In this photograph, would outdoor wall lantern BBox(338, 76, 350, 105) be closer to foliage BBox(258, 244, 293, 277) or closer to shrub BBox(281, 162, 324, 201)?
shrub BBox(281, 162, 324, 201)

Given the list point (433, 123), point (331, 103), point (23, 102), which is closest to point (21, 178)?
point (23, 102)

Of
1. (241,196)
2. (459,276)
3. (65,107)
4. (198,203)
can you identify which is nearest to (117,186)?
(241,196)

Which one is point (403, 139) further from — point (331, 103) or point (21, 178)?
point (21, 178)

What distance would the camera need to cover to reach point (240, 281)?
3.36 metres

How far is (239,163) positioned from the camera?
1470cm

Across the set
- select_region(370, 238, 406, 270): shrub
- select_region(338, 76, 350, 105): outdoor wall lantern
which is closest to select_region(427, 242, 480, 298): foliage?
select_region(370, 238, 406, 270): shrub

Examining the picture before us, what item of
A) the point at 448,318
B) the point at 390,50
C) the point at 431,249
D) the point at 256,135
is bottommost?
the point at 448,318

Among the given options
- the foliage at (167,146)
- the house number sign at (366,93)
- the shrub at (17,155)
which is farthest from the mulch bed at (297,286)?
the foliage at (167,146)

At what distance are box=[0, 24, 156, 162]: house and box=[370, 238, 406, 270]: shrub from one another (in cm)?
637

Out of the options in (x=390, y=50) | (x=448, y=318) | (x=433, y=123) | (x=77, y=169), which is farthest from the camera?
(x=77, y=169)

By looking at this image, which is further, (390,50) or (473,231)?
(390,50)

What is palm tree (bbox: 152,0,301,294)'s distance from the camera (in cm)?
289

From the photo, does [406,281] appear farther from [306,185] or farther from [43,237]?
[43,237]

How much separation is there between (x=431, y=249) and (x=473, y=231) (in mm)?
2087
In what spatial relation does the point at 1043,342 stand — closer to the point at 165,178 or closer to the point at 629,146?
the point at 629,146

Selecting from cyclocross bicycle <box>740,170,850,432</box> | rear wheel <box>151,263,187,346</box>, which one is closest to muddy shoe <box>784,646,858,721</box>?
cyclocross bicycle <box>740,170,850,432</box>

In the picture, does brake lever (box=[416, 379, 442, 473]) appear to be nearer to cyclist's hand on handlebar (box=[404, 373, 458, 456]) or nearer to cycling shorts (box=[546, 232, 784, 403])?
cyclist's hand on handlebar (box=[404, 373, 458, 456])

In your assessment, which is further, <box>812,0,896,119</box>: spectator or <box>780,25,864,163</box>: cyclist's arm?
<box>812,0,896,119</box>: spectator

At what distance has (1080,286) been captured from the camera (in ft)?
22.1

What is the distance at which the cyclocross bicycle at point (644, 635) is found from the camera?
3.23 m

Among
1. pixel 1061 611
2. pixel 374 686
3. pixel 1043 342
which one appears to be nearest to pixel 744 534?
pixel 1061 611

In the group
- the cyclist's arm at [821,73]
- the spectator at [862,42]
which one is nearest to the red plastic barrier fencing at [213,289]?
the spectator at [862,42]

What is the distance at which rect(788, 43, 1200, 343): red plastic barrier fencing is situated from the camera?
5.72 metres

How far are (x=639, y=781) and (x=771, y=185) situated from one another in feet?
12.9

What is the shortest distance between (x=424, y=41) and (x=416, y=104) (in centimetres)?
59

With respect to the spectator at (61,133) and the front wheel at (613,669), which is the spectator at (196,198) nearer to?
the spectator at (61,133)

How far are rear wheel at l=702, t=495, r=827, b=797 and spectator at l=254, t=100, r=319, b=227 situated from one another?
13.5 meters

» **Work to complete**:
Can you give the records again from the line with "How far are (x=639, y=781)" through the end, swapping "situated" for "located" and changing nothing else?

» **Output for this exercise**:
How far are (x=639, y=781) and (x=771, y=185) located from one another in feet?
12.9

What is the shortest distance between (x=424, y=41) and (x=416, y=104) (in centimetres)?
59

With respect to the spectator at (61,133) and the front wheel at (613,669), which is the spectator at (196,198) nearer to?
the spectator at (61,133)

How far are rear wheel at l=702, t=495, r=827, b=797 and spectator at l=254, t=100, r=319, b=227 located from one another?
13.5 meters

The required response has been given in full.